- Born: Sherrie Eugene 10 June 1964 (age 61) Bristol, England
- Education: University of Bristol
- Occupations: TV Presenter, Sign Language Interpreter

= Sherrie Eugene-Hart =

Sherrie Eugene-Hart is a sign language interpreter and TV presenter based in the West of England and has held the position of Governor at University of the West of England and The City Academy Bristol.

==Early life and education==
Eugene was born in Bristol where her parents had settled when they moved from the Caribbean in the 1960s. She learned British Sign language as a means to communicate with her sister, who was born deaf. She went to the University of Bristol to study English Literature and BSL British Sign Language. She qualified at the age of 23 years.

==News career==
Eugene started working for HTV West (now ITV West Country) in 1982, becoming one of the first news interpreters for profoundly deaf people. She was one of the co-presenters of HTV News (West) until Autumn 2001, when she was replaced by Jenny Hull. After about fifteen years with HTV West, Eugene was increasingly working as a reporter and presenter on shows such as the Good Neighbour Show and the Vegetarian Cookery Show, specialising in community interest and social action series.

==Awards and accolades==
Eugene has received several national awards, such as one for her documentary Windrush Generation; the Windrush Generation were those Caribbean people who were invited to live and work in Great Britain between 1948 and the 1960s. Eugene is also a former national Judo champion.

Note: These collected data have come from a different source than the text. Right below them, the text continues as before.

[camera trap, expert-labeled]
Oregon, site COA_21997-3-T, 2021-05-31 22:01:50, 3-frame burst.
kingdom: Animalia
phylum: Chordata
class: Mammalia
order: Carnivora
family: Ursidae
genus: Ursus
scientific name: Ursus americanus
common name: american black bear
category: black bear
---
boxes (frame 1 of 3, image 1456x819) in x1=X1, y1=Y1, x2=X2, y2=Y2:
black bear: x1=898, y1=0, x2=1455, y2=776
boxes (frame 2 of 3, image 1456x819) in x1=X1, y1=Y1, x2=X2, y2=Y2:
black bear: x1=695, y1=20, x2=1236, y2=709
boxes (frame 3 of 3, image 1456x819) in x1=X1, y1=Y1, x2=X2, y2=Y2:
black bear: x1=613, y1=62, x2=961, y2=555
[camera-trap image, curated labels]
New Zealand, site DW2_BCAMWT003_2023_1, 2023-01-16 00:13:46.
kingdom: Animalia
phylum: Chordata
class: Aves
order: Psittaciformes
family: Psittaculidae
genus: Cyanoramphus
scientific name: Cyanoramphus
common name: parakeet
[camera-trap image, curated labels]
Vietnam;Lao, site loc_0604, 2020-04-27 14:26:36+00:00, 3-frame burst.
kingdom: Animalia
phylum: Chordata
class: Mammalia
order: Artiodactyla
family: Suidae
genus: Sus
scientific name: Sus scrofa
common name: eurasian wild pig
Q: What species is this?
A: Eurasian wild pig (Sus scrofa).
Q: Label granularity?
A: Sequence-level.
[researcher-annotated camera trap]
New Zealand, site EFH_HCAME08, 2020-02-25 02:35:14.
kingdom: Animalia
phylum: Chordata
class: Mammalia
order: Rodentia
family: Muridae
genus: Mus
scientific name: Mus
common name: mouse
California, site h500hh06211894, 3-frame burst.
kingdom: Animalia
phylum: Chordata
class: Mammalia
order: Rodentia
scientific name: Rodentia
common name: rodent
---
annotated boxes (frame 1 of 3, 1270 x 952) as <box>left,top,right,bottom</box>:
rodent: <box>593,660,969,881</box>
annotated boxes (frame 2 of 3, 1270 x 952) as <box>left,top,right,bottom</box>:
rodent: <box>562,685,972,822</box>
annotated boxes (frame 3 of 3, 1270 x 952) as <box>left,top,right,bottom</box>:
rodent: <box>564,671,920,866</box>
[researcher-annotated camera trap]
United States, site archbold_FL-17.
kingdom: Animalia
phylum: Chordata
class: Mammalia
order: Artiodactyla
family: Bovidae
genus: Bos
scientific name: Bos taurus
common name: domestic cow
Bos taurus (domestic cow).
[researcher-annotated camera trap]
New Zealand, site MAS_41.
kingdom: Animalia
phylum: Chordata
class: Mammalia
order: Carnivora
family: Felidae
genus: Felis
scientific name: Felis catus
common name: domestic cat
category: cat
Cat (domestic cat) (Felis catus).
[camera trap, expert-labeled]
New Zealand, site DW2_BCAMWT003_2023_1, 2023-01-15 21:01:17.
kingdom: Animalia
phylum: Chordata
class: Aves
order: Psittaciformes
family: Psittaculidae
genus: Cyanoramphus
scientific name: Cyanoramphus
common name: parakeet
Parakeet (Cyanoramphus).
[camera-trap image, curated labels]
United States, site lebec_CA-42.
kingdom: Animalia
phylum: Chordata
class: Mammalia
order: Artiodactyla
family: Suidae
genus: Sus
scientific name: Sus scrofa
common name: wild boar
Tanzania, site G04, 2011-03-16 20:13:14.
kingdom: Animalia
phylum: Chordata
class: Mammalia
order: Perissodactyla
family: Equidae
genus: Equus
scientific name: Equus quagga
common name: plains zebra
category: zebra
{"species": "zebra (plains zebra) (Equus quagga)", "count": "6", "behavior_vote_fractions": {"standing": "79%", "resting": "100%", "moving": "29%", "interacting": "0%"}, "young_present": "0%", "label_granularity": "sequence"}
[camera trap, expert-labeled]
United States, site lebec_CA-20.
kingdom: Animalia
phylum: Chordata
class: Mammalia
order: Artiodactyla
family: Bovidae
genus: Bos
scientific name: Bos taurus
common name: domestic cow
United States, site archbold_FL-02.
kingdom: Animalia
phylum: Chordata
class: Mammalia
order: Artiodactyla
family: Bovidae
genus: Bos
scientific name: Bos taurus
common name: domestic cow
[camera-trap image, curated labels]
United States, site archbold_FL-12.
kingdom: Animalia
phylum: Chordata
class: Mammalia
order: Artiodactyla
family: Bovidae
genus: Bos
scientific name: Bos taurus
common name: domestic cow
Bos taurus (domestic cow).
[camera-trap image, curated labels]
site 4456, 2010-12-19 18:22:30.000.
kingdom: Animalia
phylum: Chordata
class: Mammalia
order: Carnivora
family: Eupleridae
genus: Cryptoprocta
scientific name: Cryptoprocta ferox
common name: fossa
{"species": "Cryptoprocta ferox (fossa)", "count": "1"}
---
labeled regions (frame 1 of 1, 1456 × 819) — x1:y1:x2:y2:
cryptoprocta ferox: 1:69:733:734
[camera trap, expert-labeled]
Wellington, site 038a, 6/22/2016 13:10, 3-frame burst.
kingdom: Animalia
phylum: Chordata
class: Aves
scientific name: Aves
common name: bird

Eugene was chosen as one of a group of three to lead a prayer vigil during Pope Benedict XVI's visit to the UK in Hyde Park, London, on 18 September 2010. Eugene led prayers in English and British Sign Language.

==Personal life==
Eugene is married to radio broadcaster, former Freshblood recording artist and Bristol Athletic FC chairman Patrick G. Hart. She is the patron of the charity "Childtime" which provides counselling services to children as well as Home Start and the Organisation for Sickle Cell Anemia (OSCAR).